Task requirements
Please render the lines from the one containing "Which of the" up to and including the one containing "Which particular item" as a JSON list of strings, with one string per line and blank lines omitted.

---------- Exercise input ----------

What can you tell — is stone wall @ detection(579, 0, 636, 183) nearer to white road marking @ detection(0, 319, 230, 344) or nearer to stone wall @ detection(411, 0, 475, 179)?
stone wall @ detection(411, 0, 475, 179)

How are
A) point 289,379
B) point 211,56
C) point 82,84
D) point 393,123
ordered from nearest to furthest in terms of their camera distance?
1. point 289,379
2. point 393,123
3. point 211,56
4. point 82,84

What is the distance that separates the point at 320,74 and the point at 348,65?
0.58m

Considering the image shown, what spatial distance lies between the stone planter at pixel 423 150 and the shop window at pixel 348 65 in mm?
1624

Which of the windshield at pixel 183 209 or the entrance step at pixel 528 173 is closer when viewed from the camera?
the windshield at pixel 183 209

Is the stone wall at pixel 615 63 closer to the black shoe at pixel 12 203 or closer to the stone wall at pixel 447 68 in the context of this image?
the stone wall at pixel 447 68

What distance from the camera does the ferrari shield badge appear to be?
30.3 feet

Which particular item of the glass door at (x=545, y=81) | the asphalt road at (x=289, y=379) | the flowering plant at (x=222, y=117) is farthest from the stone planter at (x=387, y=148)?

----------
---------- Exercise input ----------

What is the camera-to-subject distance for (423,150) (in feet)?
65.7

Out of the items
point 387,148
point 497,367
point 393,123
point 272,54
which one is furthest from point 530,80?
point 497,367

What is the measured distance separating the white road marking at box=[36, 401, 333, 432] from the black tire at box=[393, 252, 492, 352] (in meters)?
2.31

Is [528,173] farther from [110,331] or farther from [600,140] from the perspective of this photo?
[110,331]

----------
---------- Exercise input ----------

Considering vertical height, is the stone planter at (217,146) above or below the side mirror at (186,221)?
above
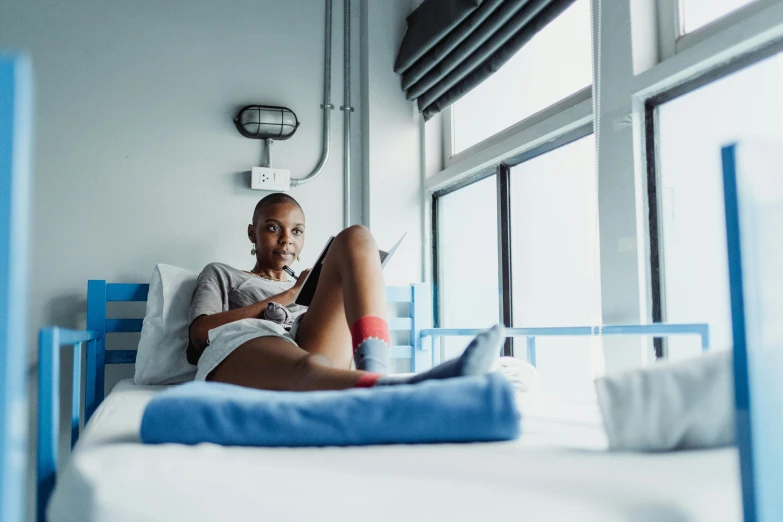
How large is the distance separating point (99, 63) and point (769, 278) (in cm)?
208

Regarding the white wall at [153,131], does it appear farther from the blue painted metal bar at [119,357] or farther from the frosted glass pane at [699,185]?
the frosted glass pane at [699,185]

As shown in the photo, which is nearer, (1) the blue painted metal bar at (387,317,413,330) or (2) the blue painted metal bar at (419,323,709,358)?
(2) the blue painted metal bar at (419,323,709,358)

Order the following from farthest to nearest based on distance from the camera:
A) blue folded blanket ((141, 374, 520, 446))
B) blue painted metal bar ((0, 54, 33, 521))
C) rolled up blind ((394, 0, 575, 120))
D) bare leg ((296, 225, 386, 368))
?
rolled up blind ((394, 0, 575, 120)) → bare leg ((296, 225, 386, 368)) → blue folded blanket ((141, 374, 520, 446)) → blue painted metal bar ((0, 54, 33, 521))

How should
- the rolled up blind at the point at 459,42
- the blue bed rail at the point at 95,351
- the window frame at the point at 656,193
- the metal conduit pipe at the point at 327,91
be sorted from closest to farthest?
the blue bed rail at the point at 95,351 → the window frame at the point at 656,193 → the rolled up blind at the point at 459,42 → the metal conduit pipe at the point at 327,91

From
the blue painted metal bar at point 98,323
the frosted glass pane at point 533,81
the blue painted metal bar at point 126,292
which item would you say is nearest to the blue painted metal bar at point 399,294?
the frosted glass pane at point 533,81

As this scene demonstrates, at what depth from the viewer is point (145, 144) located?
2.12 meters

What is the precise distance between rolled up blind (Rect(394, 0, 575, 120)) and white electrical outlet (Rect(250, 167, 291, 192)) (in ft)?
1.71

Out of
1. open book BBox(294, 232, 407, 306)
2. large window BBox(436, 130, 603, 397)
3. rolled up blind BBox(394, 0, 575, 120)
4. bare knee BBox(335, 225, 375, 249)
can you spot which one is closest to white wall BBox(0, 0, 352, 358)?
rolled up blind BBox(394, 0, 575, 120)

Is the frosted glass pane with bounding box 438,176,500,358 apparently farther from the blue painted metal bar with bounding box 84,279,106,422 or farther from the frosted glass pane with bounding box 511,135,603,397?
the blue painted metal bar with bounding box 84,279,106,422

----------

Answer in full
[
  "Which of the windshield at pixel 183 209 or the entrance step at pixel 528 173 is closer when viewed from the camera?",
  "the windshield at pixel 183 209",
  "Is the stone wall at pixel 615 63 closer to the black shoe at pixel 12 203 or closer to the stone wall at pixel 447 68 in the context of this image?",
  "the stone wall at pixel 447 68",
  "What distance from the camera does the ferrari shield badge appear to be?",
  "30.3 feet",
  "Which particular item of the glass door at (x=545, y=81) | the asphalt road at (x=289, y=379) | the flowering plant at (x=222, y=117) is farthest from the stone planter at (x=387, y=148)?"
]